---------- Provided text ----------

A group photo of Planck co-founders (from left to right): David Schapiro, CEO Elad Tsur and CTO Amir Cohen

Planck co-founders (from left to right): David Schapiro, CEO Elad Tsur and CTO Amir Cohen. Image Credits: Planck

Planck, the AI-based data platform for commercial insurance underwriting, announced today it has raised a $20 million growth round. The funding came from 3L Capital and Greenfield Partners, along with returning investors Team8, Viola Fintech, Arbor Ventures and Eight Roads.

This brings the New York-based startup’s total raised to $48 million, including a $16 million Series B it announced in June 2020. Planck said it currently works with “dozens of commercial insurance companies in the U.S.,” including more than half of the top-30 insurers. It will use its new funding to build its U.S. team, expand into global markets and add products for new business segments. Ernie Feirer has also joined Planck as its head of U.S. business. He previously held leadership roles at LexisNexis Risk Solutions, building data analytics solutions for property and casualty insurance carriers.

Planck’s database, which includes online images, text, videos, reviews and public records, allows it to give insurance providers real-time information that helps them determine premiums, process claims and give SMEs faster quotes. It covers more than 50 business segments, including restaurants, construction, retail and manufacturing, and can deliver analytics by simply entering a business’ name and address.

For example, if a healthcare business is seeking to buy or renew an insurance policy, Planck can give underwriters information such as the type of equipment used, what kind of drugs it prescribes and the type of surgeries it performs.

In a statement, 3L Capital principal Paige Thacher said, “Commercial carriers and brokers can no longer afford to rely upon traditional data sources as they prospect, assess risk and monitor a small business insured’s changing exposure during the policy life cycle. The new imperative is to leverage AI and machine learning technologies to dynamically harvest business insights from the insured’s digital footprint.”

---------- Provided material ----------

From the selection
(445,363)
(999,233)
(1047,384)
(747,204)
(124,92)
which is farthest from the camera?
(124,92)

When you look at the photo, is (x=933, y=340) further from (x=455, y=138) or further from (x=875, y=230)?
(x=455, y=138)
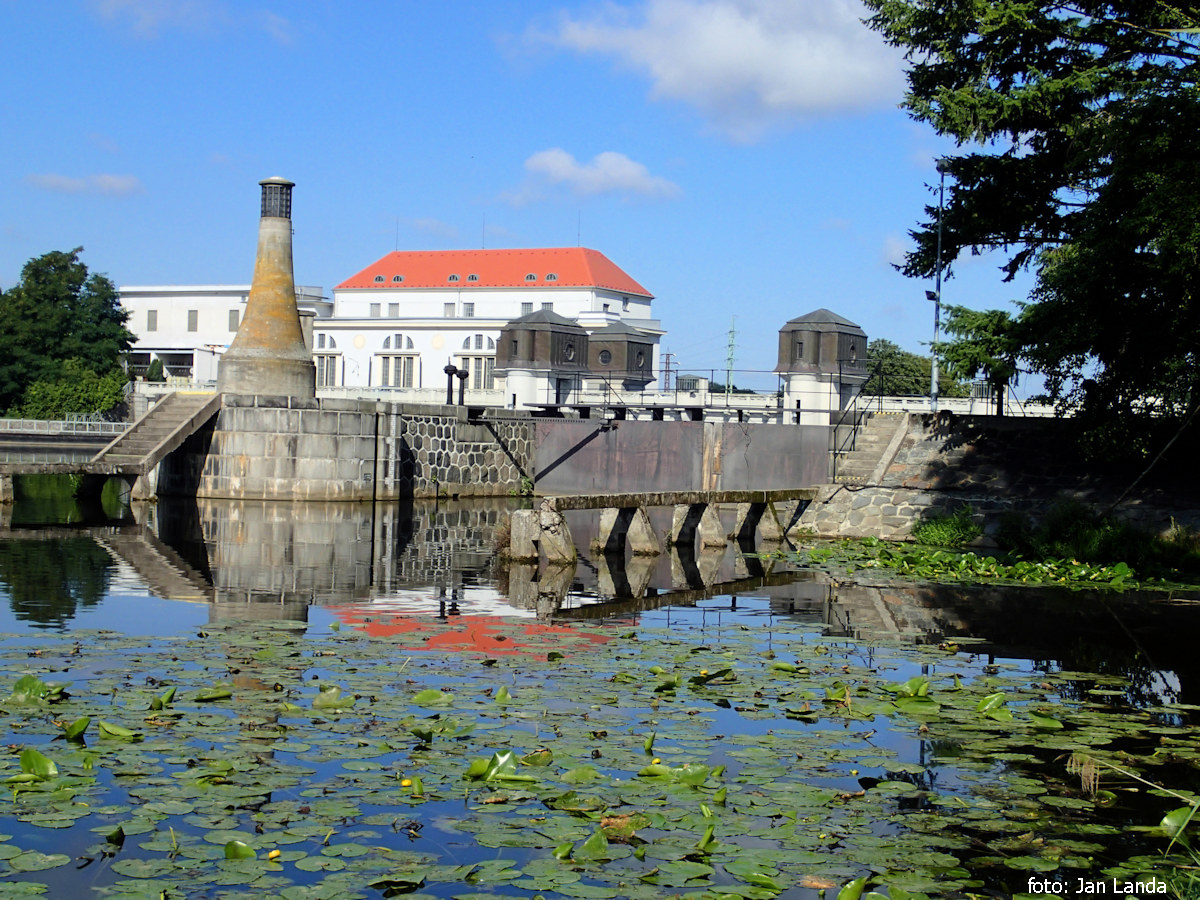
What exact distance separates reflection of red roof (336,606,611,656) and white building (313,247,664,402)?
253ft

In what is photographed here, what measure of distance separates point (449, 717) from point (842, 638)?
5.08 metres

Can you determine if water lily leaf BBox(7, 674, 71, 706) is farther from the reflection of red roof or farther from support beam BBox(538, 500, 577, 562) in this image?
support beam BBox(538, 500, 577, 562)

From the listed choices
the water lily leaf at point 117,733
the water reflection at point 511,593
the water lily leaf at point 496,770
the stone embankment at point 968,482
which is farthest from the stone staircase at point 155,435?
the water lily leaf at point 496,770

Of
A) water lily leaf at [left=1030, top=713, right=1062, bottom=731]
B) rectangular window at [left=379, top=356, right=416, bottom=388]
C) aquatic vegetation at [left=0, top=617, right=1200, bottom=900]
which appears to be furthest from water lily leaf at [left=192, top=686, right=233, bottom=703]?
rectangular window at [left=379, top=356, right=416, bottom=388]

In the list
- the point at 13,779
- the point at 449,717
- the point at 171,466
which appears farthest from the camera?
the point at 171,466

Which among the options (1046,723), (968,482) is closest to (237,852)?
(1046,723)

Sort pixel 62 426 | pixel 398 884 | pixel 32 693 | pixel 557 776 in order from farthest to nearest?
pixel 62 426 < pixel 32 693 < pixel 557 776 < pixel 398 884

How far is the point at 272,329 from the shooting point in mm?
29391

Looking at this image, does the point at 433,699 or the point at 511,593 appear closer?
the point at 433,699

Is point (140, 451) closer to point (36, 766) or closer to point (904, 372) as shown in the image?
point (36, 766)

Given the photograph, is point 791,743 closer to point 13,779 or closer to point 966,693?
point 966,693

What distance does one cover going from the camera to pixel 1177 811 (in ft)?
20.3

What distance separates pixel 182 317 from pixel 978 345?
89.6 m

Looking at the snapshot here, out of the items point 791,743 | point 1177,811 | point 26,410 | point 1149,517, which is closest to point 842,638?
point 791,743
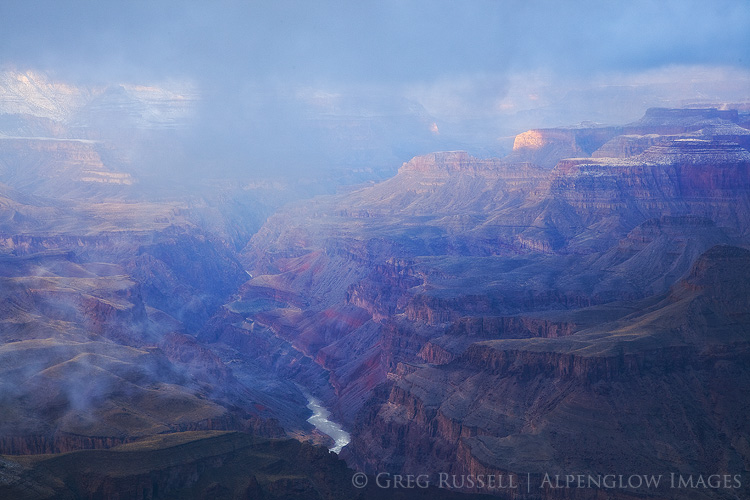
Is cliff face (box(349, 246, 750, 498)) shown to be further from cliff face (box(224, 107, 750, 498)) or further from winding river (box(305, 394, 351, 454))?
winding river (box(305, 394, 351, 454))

----------
---------- Provided material ----------

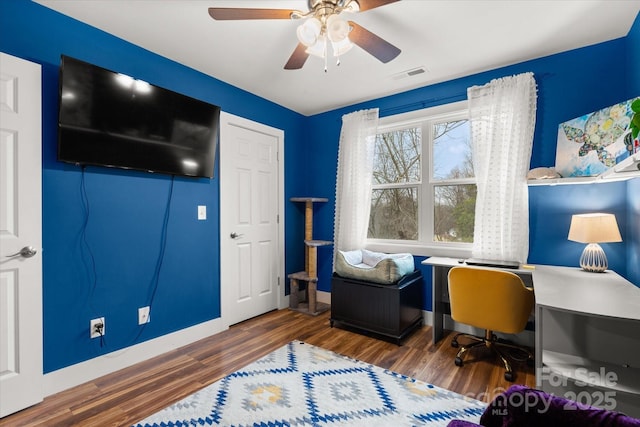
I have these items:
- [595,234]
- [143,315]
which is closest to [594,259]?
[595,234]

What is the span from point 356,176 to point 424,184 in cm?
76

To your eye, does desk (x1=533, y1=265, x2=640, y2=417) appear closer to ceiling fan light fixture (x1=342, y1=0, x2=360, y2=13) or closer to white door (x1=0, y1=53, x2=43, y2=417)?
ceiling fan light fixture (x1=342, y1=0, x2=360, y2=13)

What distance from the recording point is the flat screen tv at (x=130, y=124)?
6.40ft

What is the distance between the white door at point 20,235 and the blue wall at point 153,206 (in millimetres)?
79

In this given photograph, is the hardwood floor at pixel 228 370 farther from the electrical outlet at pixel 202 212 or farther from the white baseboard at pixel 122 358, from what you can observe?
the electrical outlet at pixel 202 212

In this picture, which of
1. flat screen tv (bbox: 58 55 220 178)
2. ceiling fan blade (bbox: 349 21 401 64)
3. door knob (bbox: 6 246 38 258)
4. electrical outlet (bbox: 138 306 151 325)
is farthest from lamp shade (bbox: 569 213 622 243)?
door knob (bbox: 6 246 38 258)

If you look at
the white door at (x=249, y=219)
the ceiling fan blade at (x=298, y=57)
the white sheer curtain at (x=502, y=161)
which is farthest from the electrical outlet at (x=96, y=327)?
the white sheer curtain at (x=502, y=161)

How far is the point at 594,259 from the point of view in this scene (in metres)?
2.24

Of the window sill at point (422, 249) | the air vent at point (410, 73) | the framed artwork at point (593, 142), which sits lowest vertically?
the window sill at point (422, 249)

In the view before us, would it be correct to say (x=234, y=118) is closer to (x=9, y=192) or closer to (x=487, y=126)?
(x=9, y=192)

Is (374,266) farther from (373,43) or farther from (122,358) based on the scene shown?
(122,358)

----------
---------- Provided material ----------

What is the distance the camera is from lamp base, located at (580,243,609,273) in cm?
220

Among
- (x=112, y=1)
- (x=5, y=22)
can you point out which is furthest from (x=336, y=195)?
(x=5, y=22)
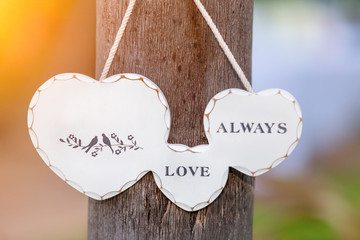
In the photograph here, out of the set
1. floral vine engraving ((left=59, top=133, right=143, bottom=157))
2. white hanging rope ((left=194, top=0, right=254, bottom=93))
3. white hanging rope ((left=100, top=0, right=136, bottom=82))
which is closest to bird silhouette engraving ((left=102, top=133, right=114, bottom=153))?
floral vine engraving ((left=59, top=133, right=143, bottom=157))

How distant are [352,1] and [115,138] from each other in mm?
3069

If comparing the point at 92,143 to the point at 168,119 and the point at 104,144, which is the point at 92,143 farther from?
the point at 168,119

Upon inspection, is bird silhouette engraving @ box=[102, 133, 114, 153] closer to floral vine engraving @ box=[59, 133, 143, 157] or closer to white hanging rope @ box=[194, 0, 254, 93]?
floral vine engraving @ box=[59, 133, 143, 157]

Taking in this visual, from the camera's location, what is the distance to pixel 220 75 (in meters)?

----------

What you will do:
(a) Which business segments does the Planck funding article name as examples of those its database covers?
(b) Can you print the passage of the Planck funding article from "For example, if" to "surgeries it performs."?
(c) How would you render this sentence from the Planck funding article in Spanish: "Ernie Feirer has also joined Planck as its head of U.S. business."
The items that come after the article are separate material with no connection to it.

Numbered answers:
(a) Restaurants, construction, retail, manufacturing

(b)
For example, if a healthcare business is seeking to buy or renew an insurance policy, Planck can give underwriters information such as the type of equipment used, what kind of drugs it prescribes and the type of surgeries it performs.

(c) Ernie Feirer también se ha incorporado a Planck como responsable de su negocio en EE. UU.